Except Adam couldn’t help it with the look that Joe had as he leaned down to study his brother’s mouth. He had to laugh even if it was at his brother and not in true merriment. However that was enough to get Joe giggling.
“Oh, no, not that cackle. I’ll buy you a drink if you’ll stop.”
Immediately Joe sat up sober as a judge with his back as straight as a soldier on review. “Yessir, Adam, sir. Ready for that drink now.”
There was no possible way for Adam to stay serious then. He had to grin.
Four hours later, two happy, slightly inebriated brothers arrived at home. Jamie announced it to their father.
“Pa, they’re back, and you’ll be happy to know they’re not fighting today.”
Wisely, Jamie thought it best not to explain what they were. He thought he would let their father discover that for himself.
“Well, it’s late. I think I better get up to bed. I got an early day tomorrow.”

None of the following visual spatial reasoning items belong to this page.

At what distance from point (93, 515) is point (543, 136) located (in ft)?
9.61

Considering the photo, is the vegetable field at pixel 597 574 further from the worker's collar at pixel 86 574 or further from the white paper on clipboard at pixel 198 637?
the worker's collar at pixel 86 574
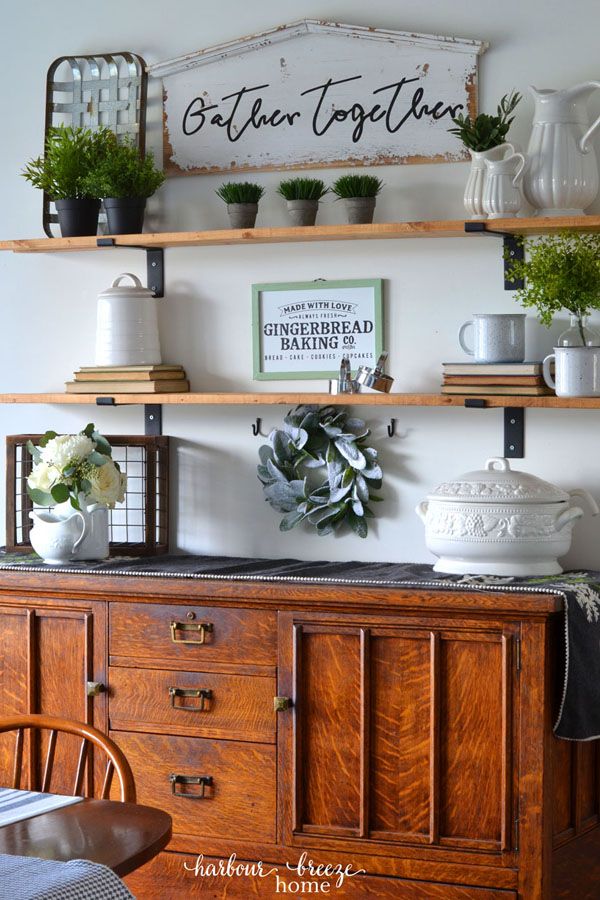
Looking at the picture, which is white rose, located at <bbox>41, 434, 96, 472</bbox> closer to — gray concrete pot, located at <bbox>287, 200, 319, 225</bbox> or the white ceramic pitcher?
gray concrete pot, located at <bbox>287, 200, 319, 225</bbox>

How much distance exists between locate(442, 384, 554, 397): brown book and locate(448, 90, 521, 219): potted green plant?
1.42ft

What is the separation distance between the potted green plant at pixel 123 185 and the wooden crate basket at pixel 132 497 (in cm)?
61

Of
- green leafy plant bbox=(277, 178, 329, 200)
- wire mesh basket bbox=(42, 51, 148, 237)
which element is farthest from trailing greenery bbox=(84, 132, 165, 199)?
green leafy plant bbox=(277, 178, 329, 200)

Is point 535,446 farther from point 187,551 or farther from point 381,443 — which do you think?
point 187,551

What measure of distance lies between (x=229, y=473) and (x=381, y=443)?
1.52 feet

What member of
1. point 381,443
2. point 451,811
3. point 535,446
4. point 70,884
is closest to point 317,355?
point 381,443

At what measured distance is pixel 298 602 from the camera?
2.88m

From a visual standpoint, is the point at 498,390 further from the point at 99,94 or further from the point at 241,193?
the point at 99,94

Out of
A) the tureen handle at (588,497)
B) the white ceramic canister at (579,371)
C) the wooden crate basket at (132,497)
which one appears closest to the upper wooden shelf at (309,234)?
the white ceramic canister at (579,371)

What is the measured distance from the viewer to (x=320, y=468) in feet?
11.1

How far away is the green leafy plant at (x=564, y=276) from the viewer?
2969 mm

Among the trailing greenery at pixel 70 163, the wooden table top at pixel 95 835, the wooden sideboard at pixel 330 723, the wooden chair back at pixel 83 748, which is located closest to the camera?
the wooden table top at pixel 95 835

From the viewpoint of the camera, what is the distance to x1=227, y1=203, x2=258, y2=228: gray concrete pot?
3.29 m

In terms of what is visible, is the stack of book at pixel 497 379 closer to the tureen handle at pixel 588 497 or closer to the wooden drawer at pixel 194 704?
the tureen handle at pixel 588 497
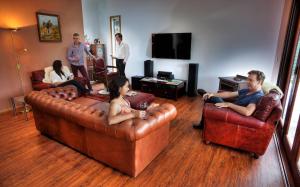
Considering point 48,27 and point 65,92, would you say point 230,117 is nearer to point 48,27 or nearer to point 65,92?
point 65,92

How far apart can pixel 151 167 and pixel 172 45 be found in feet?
12.1

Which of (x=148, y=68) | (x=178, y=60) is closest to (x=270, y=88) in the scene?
(x=178, y=60)

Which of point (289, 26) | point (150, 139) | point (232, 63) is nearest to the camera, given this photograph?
point (150, 139)

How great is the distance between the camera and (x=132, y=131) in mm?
1681

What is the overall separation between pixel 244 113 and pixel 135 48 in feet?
14.3

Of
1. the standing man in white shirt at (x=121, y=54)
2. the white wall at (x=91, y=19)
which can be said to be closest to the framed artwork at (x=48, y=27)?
the standing man in white shirt at (x=121, y=54)

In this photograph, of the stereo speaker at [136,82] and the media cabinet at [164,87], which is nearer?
the media cabinet at [164,87]

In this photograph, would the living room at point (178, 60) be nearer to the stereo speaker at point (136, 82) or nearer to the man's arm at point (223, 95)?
the stereo speaker at point (136, 82)

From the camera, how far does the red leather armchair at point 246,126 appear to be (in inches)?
83.0

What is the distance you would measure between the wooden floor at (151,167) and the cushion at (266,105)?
63cm

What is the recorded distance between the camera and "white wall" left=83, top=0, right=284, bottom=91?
12.7 ft

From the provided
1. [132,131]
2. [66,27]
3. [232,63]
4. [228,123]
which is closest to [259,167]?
[228,123]

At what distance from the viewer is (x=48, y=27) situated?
14.2ft

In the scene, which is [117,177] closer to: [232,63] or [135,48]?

That’s when Ben knew something was wrong. He got up from his chair and headed out to the stable to see his two older sons but stopped in the yard when he heard them singing. It was off-key and even Adam’s wonderful baritone voice didn’t sound very good. He guessed it was well lubricated with alcoholic beverages. It had been weeks of the two men bickering and trying to find their way back to a working relationship. More than once, Ben had offered up some prayers that God send a guardian angel to guide them to a peaceful resolution to their squabbling. He even made the suggestion that perhaps a good guardian angel for his two sons would be Hoss. He couldn’t imagine who could be better at that job as Hoss had done something like it when he had been alive.
That morning, Ben had asked Adam and Joe to complete a couple of tasks separately thinking some time apart might help. Somehow though, it seemed they had gotten together and finally found some common ground. Listening to more singing of bawdy songs from the stable, Ben turned and headed back to the house deciding that Jamie had made a wonderful decision. Because Adam and Joe had managed to get home safely and were caring for their horses, he trusted they could get to the house and up to bed on their own too. He guessed they would all be sleeping better this night for the first time in a long time. Looking up to the stars in the heaven before he went to bed, he thanked Hoss. He guessed Hoss must have had something to do with it if the two had settled their differences by having beer in a saloon.
“That’s my, boy, Hoss. You always did know how to get those two to settle things.”
For the first time since Hoss had been gone, that night, Ben had warm memories of his son without that horrible pain of loss darkening his dreams. In the morning, he pictured Hoss smiling as he watched over Adam and Joe drinking in the saloon and then riding home singing those terrible songs. From this point on, he guessed he would always think of Hoss that way, as a presence there with his other sons and smiling that beautiful gap-toothed smile of his with those bright blue eyes watching over them.